What you will do: Could you rewrite only the lines starting at the one that contains "[SDO/AIA 171, 131, 304" and stopping after the one that contains "lookup(B5.5 flare)", changing "catalogue" to "catalog" and leaving everything else as it is?

Task data:
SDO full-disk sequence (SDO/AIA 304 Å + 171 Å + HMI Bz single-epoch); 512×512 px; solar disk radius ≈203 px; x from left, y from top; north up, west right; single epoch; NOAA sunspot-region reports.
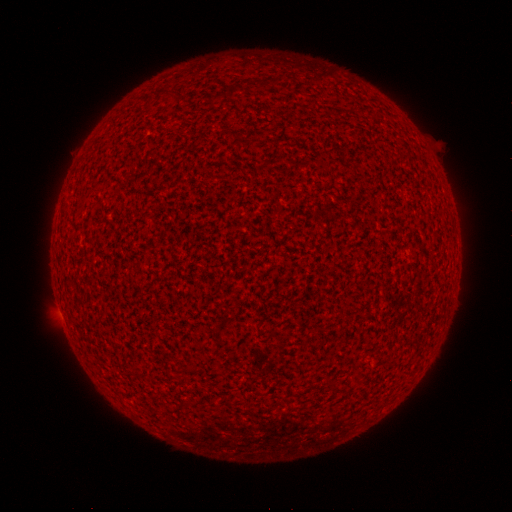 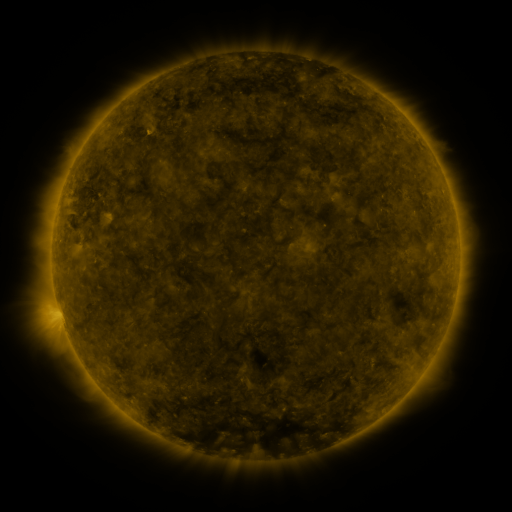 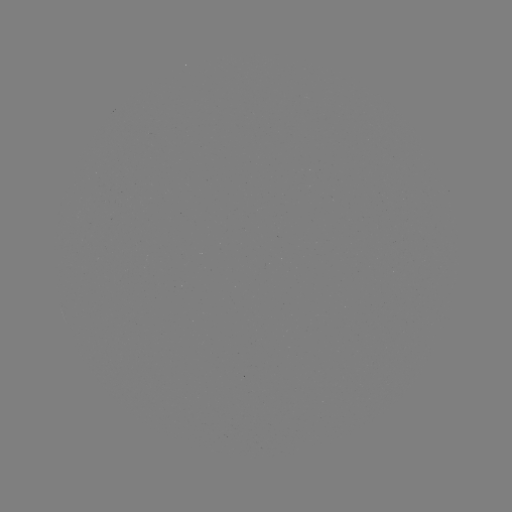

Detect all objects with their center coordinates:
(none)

* * *

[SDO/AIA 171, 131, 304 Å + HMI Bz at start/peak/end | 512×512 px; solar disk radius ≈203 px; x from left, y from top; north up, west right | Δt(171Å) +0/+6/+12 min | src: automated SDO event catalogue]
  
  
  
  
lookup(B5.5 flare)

...

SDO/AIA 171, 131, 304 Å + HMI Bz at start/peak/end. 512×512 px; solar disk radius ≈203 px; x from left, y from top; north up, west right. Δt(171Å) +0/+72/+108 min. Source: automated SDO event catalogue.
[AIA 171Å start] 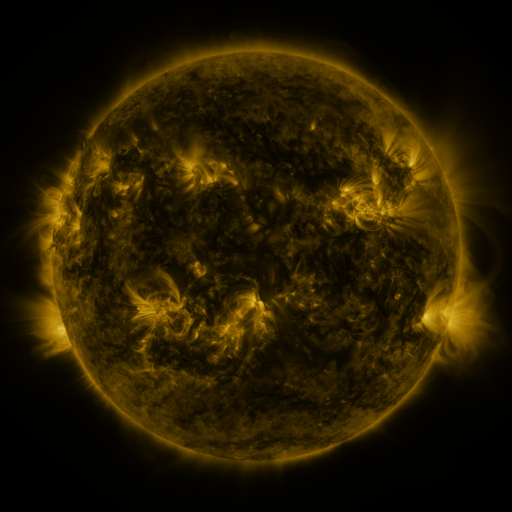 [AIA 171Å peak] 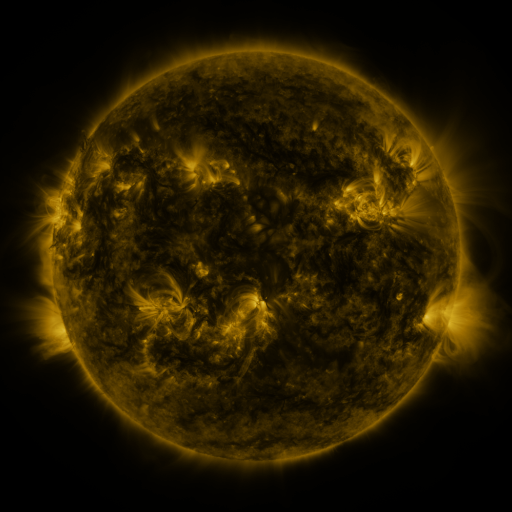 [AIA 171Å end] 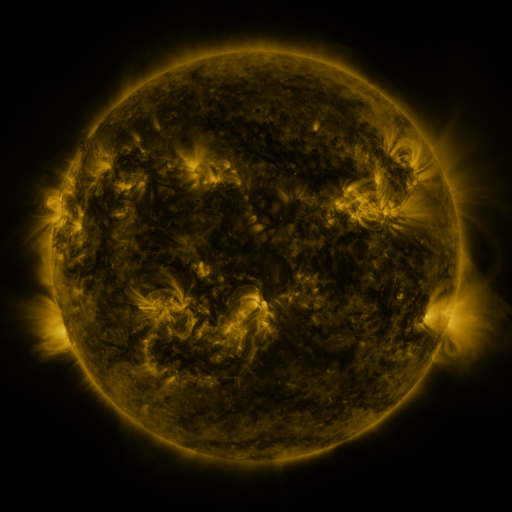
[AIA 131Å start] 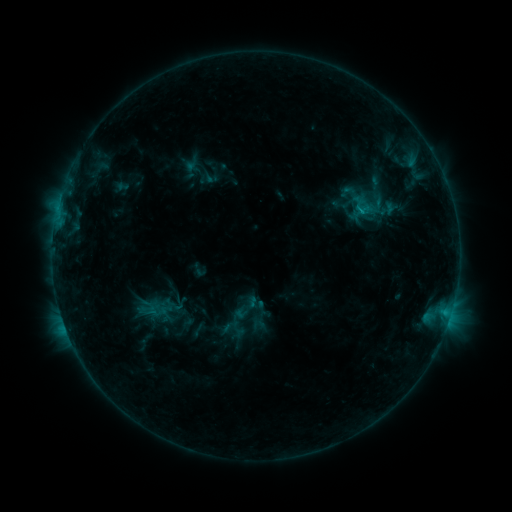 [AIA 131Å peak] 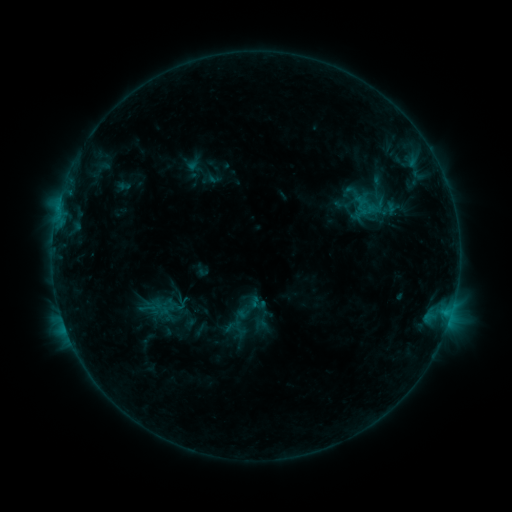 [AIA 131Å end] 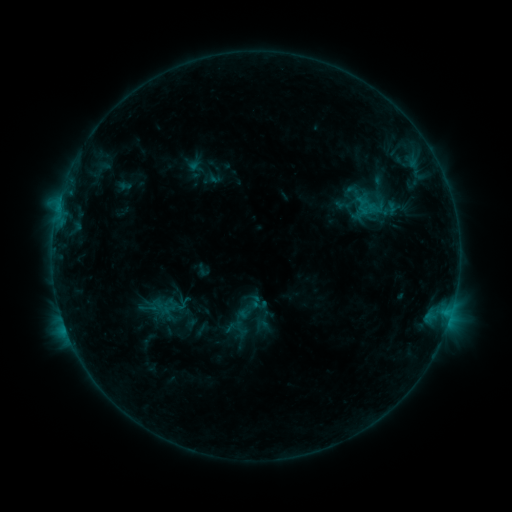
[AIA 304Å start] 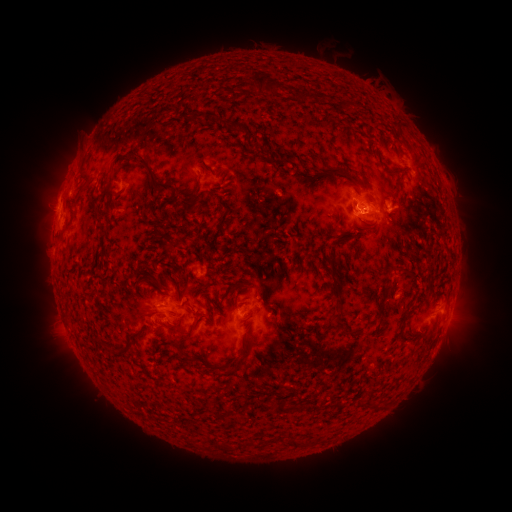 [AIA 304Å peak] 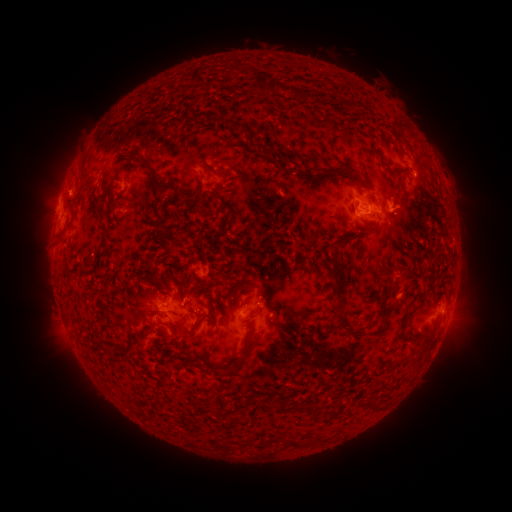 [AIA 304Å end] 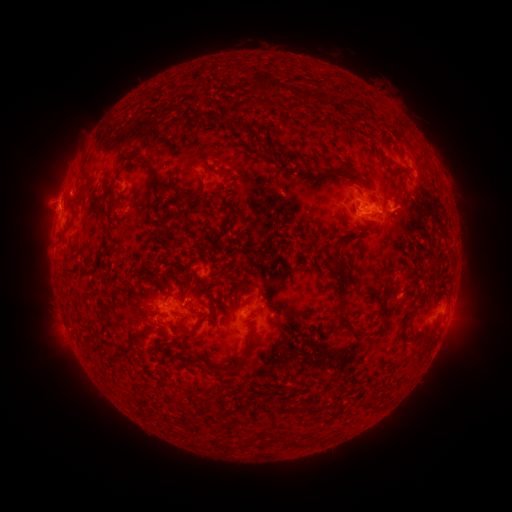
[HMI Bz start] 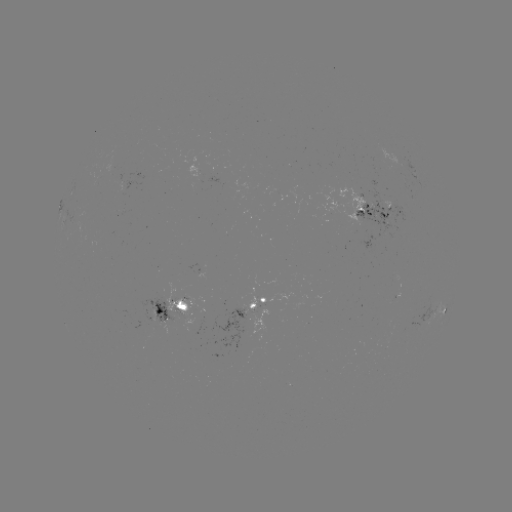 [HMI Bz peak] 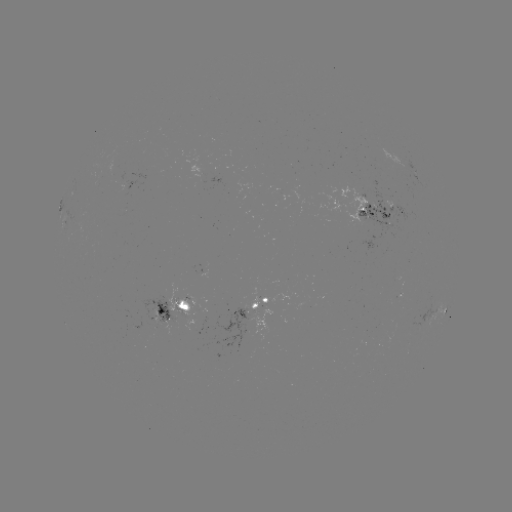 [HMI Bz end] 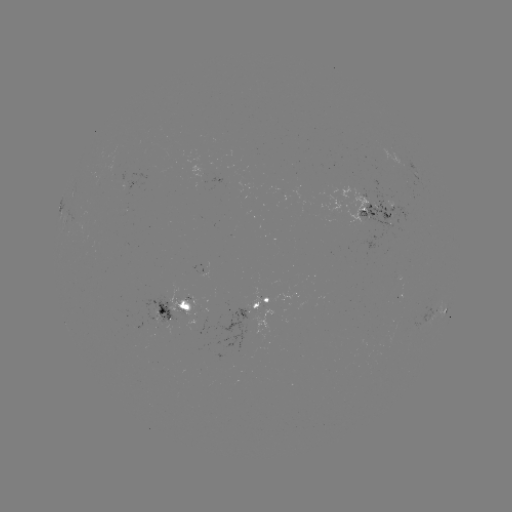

Exercise answer:
[SDO/AIA 171, 131, 304 Å + HMI Bz at start/peak/end | 512×512 px; solar disk radius ≈203 px; x from left, y from top; north up, west right | Δt(171Å) +0/+6/+12 min | src: automated SDO event catalog]
  
  
  
  
lookup(B5.5 flare)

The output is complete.